* **Task set**
A – Set down the part of the review of "The Help" starting at "Director Tate Taylor, who" and ending at "coverage is excellent.".
B – Answer these questions using the review of "The Help":
(i) Where did director Tate Taylor grow up?
(ii) Which actress does the review name as playing the racist president of a local women's club?
(iii) What does the film use as a motif to illustrate repressed freedoms?
C – State whether each statement agrees with the review of "The Help", and quote the words that decide it:
(i) Taylor keeps scenes of violence off-camera.
(ii) The film moves at a pace that drags.
(iii) Nate Berkus appears in the list of producers.

* **Excerpt to read**
I love that "The Help" trains its focus on the efforts of a budding writer, to encourage a repressed group of women to liberate themselves by relating the hard truths they have had to keep silent all of their lives.  It's wonderful for a film to glory in the power of the written word and spoken word, and to connect so strongly with viewers.

 Director Tate Taylor, who grew up in Jackson Mississippi as the childhood friend of novelist Stockett, has done solid work here, along with his cinematographer and designers.  His style is unobtrusive, but intricately well-observed.  He places the camera perfectly, and moves the story along at a leisurely pace that never drags.  The use of artifacts (like a TV soap opera intro, and newsreel footage of Evers, and resonant old music on the soundtrack) lends an immediacy and authenticity to the film. Taylor 's adaptation of Stockett's novel has many stories to tell, and a lot of interesting characters to follow.  All of them are given the right amount of attention, and Taylor's coverage is excellent.

 
In creating a film with a complex of plot lines and characters, there is a risk of falling short with some stories.  Occasionally there is a repetitiveness in the middle sequences; and the number of subplots, especially Skeeter's brief romance with a local redneck, pull the story away from its narrative motion.  I also worried that the depiction of the wealthy white women who employ these maids in their homes were falling into caricature. I was informed later that the unctuous treachery and exaggerated stylings of these women were very accurate.



Taylor understands this milieu, and decided to concentrate on the human element, preferring to keep scenes of violence off-camera, cutting away from the gruesome stuff.  There is nothing condescending about it;  I applaud Taylor and his crew for not compromising, and for refusing to throw the story off its orbit by pushing violent images, prefering instead to allow audiences to use their imaginations.  Although it doesn't hit as hard, the residual tension and shock remain, and so we can focus on faces, and dialogue, and incident, without being shaken by violence more explicit than a film as even-keyed as "The Help" can support.


Only once did I find the film cliched, and that was in the casting of Dana Ivey as the racist president of a local women's club, who pressures the Janney character to discipline her housekeeper simply for asserting a need.  Ivey played the same character, as the woman who employs and then humiliates Oprah Winfrey, in "The Color Purple" with the same tight-lipped self-righteousness.  (The appearance of Nate Berkus, a Winfrey protege, in the list of producers, as well as a story of female bonding and strength, give "The Help" a "Purple" undercurrent.)


"The Help" uses  the idea of separate bathrooms for blacks and whites as a motif to illustrate repressed freedoms.  This is an effective thread that helps viewers understand the degradation of the situation of the domestics, who are entrusted with the care of the white children, but unable to use the indoor facilities.  Commodes even account for one of the film's biggest laughs.  Food, too, is a symbol of the comforts that we take for granted that come to us through the thankless hard work of people we might not even notice on the street, or whose social circles we might never enter.  (I will guess that chocolate cream pies will not sell too well, for a while anyway, while this film is in release).

* **Source data**

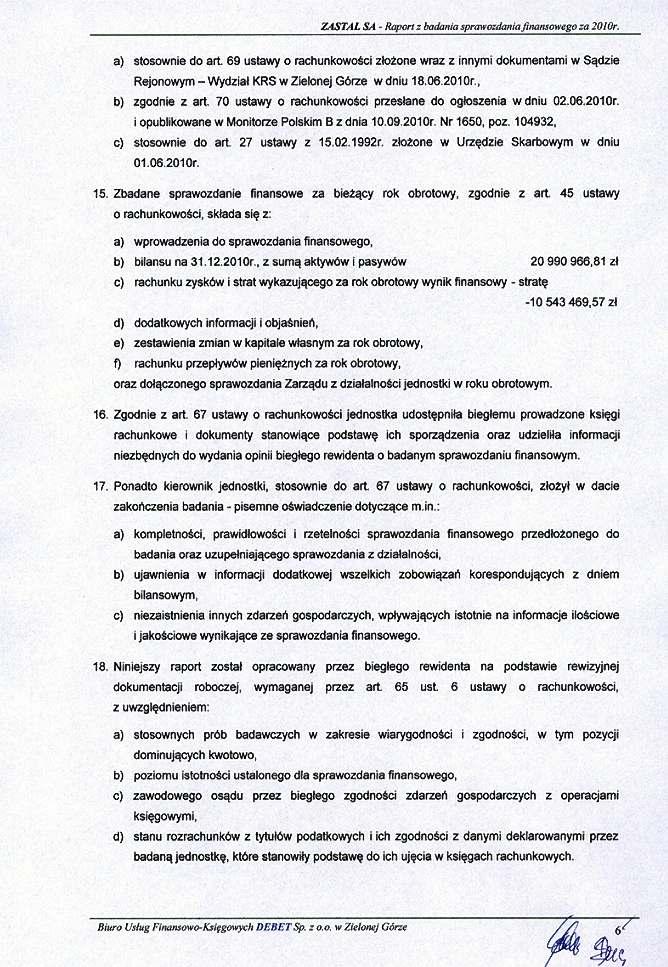 ZASTAL SA - Raport z badania sprawozdania finansowego za 2010r.

a) stosownie do art. 69 ustawy o rachunkowości złożone wraz z innymi dokumentami w Sądzie Rejonowym – Wydział KRS w Zielonej Górze w dniu 18.06.2010r.,

b) zgodnie z art. 70 ustawy o rachunkowości przesłane do ogłoszenia w dniu 02.06.2010r. i opublikowane w Monitorze Polskim B z dnia 10.09.2010r. Nr 1650, poz. 104932,

c) stosownie do art. 27 ustawy z 15.02.1992r. złożone w Urzędzie Skarbowym w dniu 01.06.2010r.

15. Zbadane sprawozdanie finansowe za bieżący rok obrotowy, zgodnie z art. 45 ustawy o rachunkowości, składa się z:

a) wprowadzenia do sprawozdania finansowego,

b) bilansu na 31.12.2010r., z sumą aktywów i pasywów 20 990 966,81 zł

c) rachunku zysków i strat wykazującego za rok obrotowy wynik finansowy - stratę -10 543 469,57 zł

d) dodatkowych informacji i objaśnień,

e) zestawienia zmian w kapitale własnym za rok obrotowy,

f) rachunku przepływów pieniężnych za rok obrotowy,

oraz dołączonego sprawozdania Zarządu z działalności jednostki w roku obrotowym.

16. Zgodnie z art. 67 ustawy o rachunkowości jednostka udostępniła biegłemu prowadzone księgi rachunkowe i dokumenty stanowiące podstawę ich sporządzenia oraz udzieliła informacji niezbędnych do wydania opinii biegłego rewidenta o badanym sprawozdaniu finansowym.

17. Ponadto kierownik jednostki, stosownie do art. 67 ustawy o rachunkowości, złożył w dacie zakończenia badania - pisemne oświadczenie dotyczące m.in.:

a) kompletności, prawidłowości i rzetelności sprawozdania finansowego przedłożonego do badania oraz uzupełniającego sprawozdania z działalności,

b) ujawnienia w informacji dodatkowej wszelkich zobowiązań korespondujących z dniem bilansowym,

c) niezaistnienia innych zdarzeń gospodarczych, wpływających istotnie na informacje ilościowe i jakościowe wynikające ze sprawozdania finansowego.

18. Niniejszy raport został opracowany przez biegłego rewidenta na podstawie rewizyjnej dokumentacji roboczej, wymaganej przez art. 65 ust. 6 ustawy o rachunkowości, z uwzględnieniem:

a) stosownych prób badawczych w zakresie wiarygodności i zgodności, w tym pozycji dominujących kwotowo,

b) poziomu istotności ustalonego dla sprawozdania finansowego,

c) zawodowego osądu przez biegłego zgodności zdarzeń gospodarczych z operacjami księgowymi,

d) stanu rozrachunków z tytułów podatkowych i ich zgodności z danymi deklarowanymi przez badaną jednostkę, które stanowiły podstawę do ich ujęcia w księgach rachunkowych.

Biuro Usług Finansowo-Księgowych DEBET Sp. z o.o. w Zielonej Górze

6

* **Answer section**
A –
Director Tate Taylor, who grew up in Jackson Mississippi as the childhood friend of novelist Stockett, has done solid work here, along with his cinematographer and designers.  His style is unobtrusive, but intricately well-observed.  He places the camera perfectly, and moves the story along at a leisurely pace that never drags.  The use of artifacts (like a TV soap opera intro, and newsreel footage of Evers, and resonant old music on the soundtrack) lends an immediacy and authenticity to the film. Taylor 's adaptation of Stockett's novel has many stories to tell, and a lot of interesting characters to follow.  All of them are given the right amount of attention, and Taylor's coverage is excellent.

B –
(i) Jackson, Mississippi.
(ii) Dana Ivey.
(iii) The idea of separate bathrooms for blacks and whites.

C –
(i) Yes: "preferring to keep scenes of violence off-camera"
(ii) No: "moves the story along at a leisurely pace that never drags"
(iii) Yes: "The appearance of Nate Berkus, a Winfrey protege, in the list of producers"